Outro informação que intriga Tayna é o fato de o corpo ter sido encontrado na avenida Nove de Julho e ninguém ter sido informado. “Até agora não me disseram em que pedaço da Nove de Julho ele foi encontrado. Nós moramos muito tempo ali na rua da Abolição e temos muitos amigos por lá. É no mínimo estranho ninguém ter ouvido falar desse corpo”, disse a jovem.
“As pessoas dizem que os assassinos podem ser skinheads. Eu acredito que quem matou o meu irmão nem o conhecia, pois esse tipo de crime contra gays é comum, infelizmente”, falou Tayna, que disse ainda que o irmão “previu” que isso iria acontecer um dia. “O meu irmão era uma pessoa muito tranquila.
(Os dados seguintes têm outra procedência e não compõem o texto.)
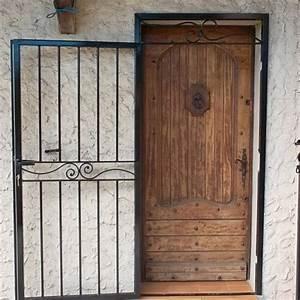 Grille pour porte d entree aix en provence la petite forge for Grille porte d entrée fer forgé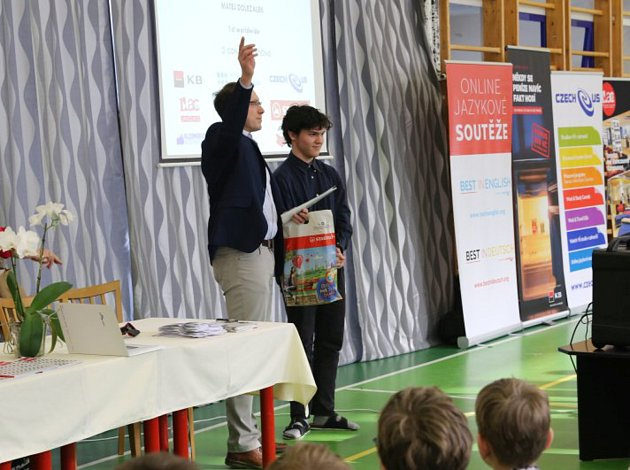 Student Matěj Doležálek přebírá ocenění.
Ele jamais reagiria se fosse abordado, mas o que mais me assusta é o fato dele ter dito algumas vezes que ele seria morto por alguém no meio da rua, e que não chegaria aos 30 anos. ‘Como o dia está hoje, vão me pegar qualquer dia desses na rua’, dizia ele, sorrindo’”.
Segundo a irmã, essas declarações revoltavam os familiares, mas a resposta de Kaique era sempre a mesma: “se acontecer algo comigo, vocês só me enterram". Para a tristeza da família, a previsão do jovem se confirmou e seu corpo foi enterrado ontem, em Taboão da Serra, na Grande São Paulo.
Protesto
A morte do adolescente, supostamente motivada pela sua orientação sexual, fez com que amigos e simpatizantes do movimento gay organizassem um ato por Justiça na próxima sexta-feira. O ato, que está marcado para o Largo do Arouche, passará pela avenida Nove de Julho – local onde Kaique foi encontrado – e terá como destino a Câmara Municipal de São Paulo, “para chamar atenção das autoridades competentes”.
Paralelo a isso, uma petição online foi criada nesta quarta, pedindo "que este caso não seja arquivado tornando-se parte de mais uma estatística de casos não solucionados, caindo no esquecimento de nossas autoridades e população". A mensagem foi encaminhada ao Ministério Público de São Paulo, para que acompanhe as investigações policiais.